• _Input for this task_:
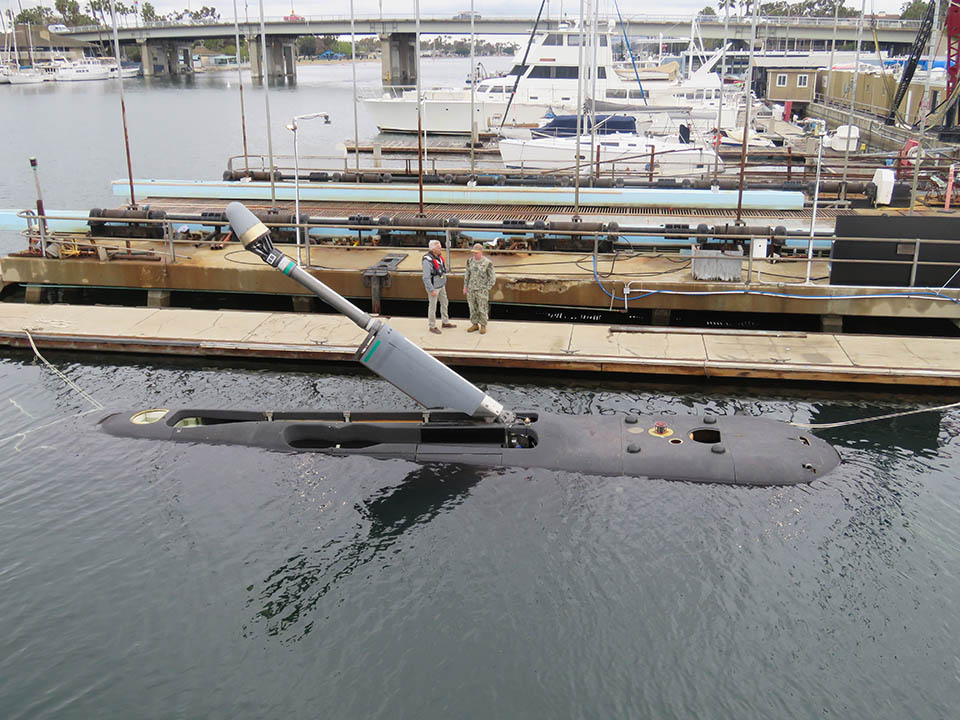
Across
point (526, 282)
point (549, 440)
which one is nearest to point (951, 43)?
--
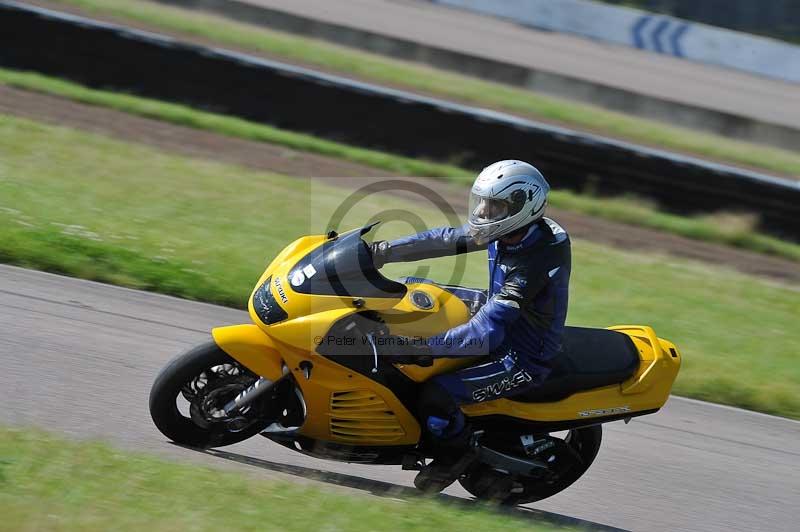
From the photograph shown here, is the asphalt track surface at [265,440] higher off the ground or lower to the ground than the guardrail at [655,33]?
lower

• _Exercise description_: Report every line in the entries above that contains the string "point". Case counts.

• _Finished exercise_:
point (526, 282)
point (549, 440)
which one is nearest to point (951, 43)?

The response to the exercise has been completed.